#### Work to complete
Look through the lines below, find those with the word "sold", and copy them.

#### Source information

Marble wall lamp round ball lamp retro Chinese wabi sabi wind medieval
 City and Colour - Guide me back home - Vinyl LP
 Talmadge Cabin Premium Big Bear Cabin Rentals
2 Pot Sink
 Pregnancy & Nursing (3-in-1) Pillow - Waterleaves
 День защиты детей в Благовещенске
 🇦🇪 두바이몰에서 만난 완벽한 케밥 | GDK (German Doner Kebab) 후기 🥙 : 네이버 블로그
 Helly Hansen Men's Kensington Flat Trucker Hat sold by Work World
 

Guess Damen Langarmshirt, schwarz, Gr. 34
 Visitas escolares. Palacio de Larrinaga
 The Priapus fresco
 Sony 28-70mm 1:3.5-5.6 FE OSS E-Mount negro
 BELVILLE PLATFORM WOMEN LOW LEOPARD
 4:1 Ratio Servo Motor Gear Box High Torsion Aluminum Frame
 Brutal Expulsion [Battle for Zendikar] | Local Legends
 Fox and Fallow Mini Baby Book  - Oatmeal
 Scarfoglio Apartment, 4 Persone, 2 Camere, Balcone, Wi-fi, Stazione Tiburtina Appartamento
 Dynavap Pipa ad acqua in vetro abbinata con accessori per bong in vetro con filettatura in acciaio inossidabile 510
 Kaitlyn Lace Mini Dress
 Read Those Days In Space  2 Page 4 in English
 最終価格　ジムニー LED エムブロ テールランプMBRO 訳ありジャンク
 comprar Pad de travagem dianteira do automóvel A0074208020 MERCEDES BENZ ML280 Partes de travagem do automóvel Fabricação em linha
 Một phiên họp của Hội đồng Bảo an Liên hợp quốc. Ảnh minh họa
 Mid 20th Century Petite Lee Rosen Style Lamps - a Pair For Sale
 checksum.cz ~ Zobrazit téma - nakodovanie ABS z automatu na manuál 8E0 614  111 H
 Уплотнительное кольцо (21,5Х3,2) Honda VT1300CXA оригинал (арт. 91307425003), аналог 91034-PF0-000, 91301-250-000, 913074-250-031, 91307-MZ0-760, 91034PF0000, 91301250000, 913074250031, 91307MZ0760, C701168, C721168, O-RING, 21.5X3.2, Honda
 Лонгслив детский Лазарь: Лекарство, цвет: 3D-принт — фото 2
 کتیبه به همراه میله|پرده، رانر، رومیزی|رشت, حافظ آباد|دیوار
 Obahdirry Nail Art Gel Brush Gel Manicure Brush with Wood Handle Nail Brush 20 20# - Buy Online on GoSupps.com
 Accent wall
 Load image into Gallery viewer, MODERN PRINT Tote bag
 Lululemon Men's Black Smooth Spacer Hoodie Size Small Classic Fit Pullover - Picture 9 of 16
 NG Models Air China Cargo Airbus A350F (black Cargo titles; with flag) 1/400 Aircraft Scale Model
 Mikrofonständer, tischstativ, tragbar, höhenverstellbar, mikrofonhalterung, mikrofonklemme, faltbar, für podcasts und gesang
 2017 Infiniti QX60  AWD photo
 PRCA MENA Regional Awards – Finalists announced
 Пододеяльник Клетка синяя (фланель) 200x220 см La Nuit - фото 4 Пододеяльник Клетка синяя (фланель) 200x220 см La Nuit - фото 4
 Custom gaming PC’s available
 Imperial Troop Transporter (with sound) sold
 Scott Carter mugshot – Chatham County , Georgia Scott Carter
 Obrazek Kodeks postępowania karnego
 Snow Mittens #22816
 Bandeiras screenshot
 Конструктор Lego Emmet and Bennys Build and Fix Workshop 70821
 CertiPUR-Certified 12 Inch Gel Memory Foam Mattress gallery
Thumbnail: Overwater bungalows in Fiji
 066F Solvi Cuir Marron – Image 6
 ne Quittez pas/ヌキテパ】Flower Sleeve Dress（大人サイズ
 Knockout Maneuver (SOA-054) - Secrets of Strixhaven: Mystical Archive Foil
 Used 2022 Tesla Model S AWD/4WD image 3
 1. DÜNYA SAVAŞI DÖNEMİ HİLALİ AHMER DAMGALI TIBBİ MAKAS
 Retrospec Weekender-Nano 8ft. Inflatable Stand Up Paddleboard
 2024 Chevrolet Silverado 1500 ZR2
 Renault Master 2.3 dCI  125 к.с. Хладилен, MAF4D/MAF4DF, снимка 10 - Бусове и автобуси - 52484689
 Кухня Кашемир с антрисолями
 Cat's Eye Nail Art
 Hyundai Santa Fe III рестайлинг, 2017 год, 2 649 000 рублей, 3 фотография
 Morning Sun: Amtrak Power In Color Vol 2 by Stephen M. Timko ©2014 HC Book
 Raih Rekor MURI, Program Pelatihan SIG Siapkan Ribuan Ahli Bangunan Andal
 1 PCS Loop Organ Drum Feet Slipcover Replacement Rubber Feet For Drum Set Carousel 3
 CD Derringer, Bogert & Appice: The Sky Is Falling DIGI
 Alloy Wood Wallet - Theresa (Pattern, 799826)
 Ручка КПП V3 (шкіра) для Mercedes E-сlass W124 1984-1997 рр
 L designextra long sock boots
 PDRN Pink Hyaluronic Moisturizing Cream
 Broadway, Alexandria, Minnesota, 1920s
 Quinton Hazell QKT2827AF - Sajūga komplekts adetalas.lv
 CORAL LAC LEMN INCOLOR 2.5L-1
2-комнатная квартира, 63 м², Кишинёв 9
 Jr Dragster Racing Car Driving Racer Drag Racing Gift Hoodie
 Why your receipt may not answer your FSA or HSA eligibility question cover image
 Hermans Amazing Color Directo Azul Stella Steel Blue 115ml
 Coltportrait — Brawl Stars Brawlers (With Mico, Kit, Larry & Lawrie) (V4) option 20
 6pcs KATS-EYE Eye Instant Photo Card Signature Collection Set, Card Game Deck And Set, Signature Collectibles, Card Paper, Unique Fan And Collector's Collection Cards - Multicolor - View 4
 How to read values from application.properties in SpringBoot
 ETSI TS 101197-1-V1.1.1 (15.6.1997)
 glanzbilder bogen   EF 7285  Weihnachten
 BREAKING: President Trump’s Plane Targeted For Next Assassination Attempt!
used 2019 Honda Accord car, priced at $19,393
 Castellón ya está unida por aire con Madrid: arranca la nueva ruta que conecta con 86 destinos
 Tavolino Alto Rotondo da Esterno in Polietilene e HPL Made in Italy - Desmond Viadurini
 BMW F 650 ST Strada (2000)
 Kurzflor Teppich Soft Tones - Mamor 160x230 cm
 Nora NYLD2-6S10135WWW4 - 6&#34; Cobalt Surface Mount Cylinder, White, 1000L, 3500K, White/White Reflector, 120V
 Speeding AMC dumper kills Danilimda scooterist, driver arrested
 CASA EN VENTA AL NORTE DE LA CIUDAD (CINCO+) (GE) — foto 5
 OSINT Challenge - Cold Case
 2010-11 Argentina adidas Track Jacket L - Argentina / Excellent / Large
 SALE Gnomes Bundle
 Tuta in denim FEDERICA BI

#### Exercise response
 Helly Hansen Men's Kensington Flat Trucker Hat sold by Work World
 Imperial Troop Transporter (with sound) sold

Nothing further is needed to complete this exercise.